══ Texto fornecido

Recorrente:Fazenda Pública
Recorrido 1:J... e outro
Decisão:Concedido provimento ao recurso
Aditamento:
Parecer Ministério Publico:
1
Decisão Texto Integral:Acordam em conferência, os Juízes que compõem a Secção de Contencioso Tributário do Tribunal Central Administrativo Norte:

I. Relatório

A Fazenda Pública veio interpor recurso jurisdicional da sentença proferida pelo Tribunal Administrativo e Fiscal de Penafiel, no processo de Oposição judicial deduzido por J... e JO..., dado aquela ter julgado extinta a instância, por impossibilidade da lide

A Recorrente terminou as suas alegações de recurso formulando as seguintes conclusões:
A. Ressalvado o devido respeito, não pode a Fazenda Pública concordar com a sentença proferida em 24.06.2011 pelo Douto Tribunal a quo, que julgou supervenientemente impossível, nos termos do artigo 278.º al. e) do CPPT, a lide constituída pela oposição sub judice.

════
══ Dados apresentados

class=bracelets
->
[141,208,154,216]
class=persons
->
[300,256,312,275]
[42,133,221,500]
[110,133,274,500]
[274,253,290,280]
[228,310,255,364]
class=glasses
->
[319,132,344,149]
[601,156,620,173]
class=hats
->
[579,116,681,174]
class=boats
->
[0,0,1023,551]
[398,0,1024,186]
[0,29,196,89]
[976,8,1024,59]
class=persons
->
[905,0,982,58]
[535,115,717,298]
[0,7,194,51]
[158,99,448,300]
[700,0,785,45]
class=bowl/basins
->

════
══ Dados apresentados

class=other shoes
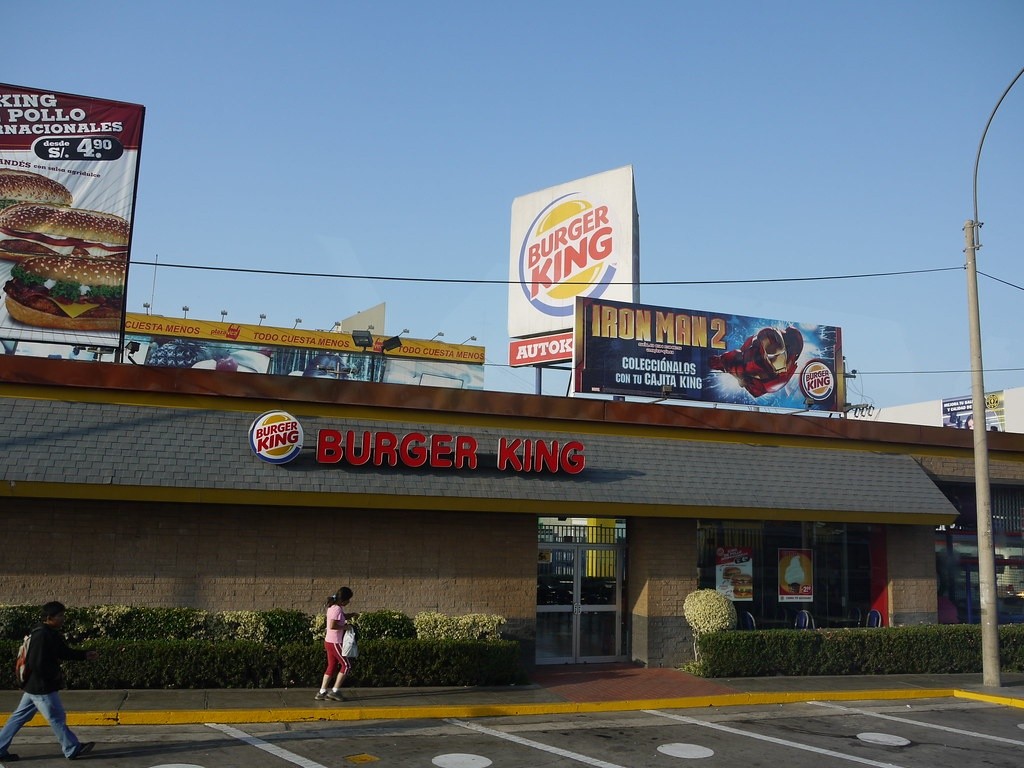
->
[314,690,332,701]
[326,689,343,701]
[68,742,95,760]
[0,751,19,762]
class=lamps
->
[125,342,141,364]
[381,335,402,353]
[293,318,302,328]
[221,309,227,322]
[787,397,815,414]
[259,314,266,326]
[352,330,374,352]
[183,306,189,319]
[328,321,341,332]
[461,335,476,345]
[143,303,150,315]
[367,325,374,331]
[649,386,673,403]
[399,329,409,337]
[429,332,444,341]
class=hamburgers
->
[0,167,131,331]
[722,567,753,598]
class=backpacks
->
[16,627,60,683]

════

[Tarefas a realizar]
A. Reproduza o trecho do acórdão entre "I. Relatório" e "oposição sub judice.", inclusive.
B. Responda, com base no acórdão:
(i) Quem interpôs o recurso jurisdicional?
(ii) Que tribunal proferiu a sentença recorrida?
(iii) Em que data foi proferida essa sentença?
C. Reescreva de forma mais breve, numa só frase, o parágrafo do acórdão que começa por "A Fazenda Pública veio interpor", mantendo os factos principais.

[Soluções por ordem]
A.
I. Relatório

A Fazenda Pública veio interpor recurso jurisdicional da sentença proferida pelo Tribunal Administrativo e Fiscal de Penafiel, no processo de Oposição judicial deduzido por J... e JO..., dado aquela ter julgado extinta a instância, por impossibilidade da lide

A Recorrente terminou as suas alegações de recurso formulando as seguintes conclusões:
A. Ressalvado o devido respeito, não pode a Fazenda Pública concordar com a sentença proferida em 24.06.2011 pelo Douto Tribunal a quo, que julgou supervenientemente impossível, nos termos do artigo 278.º al. e) do CPPT, a lide constituída pela oposição sub judice.

B.
(i) A Fazenda Pública.
(ii) O Tribunal Administrativo e Fiscal de Penafiel.
(iii) Em 24.06.2011.

C. A Fazenda Pública recorreu da sentença do Tribunal Administrativo e Fiscal de Penafiel que, na oposição judicial deduzida por J... e JO..., julgou extinta a instância por impossibilidade da lide.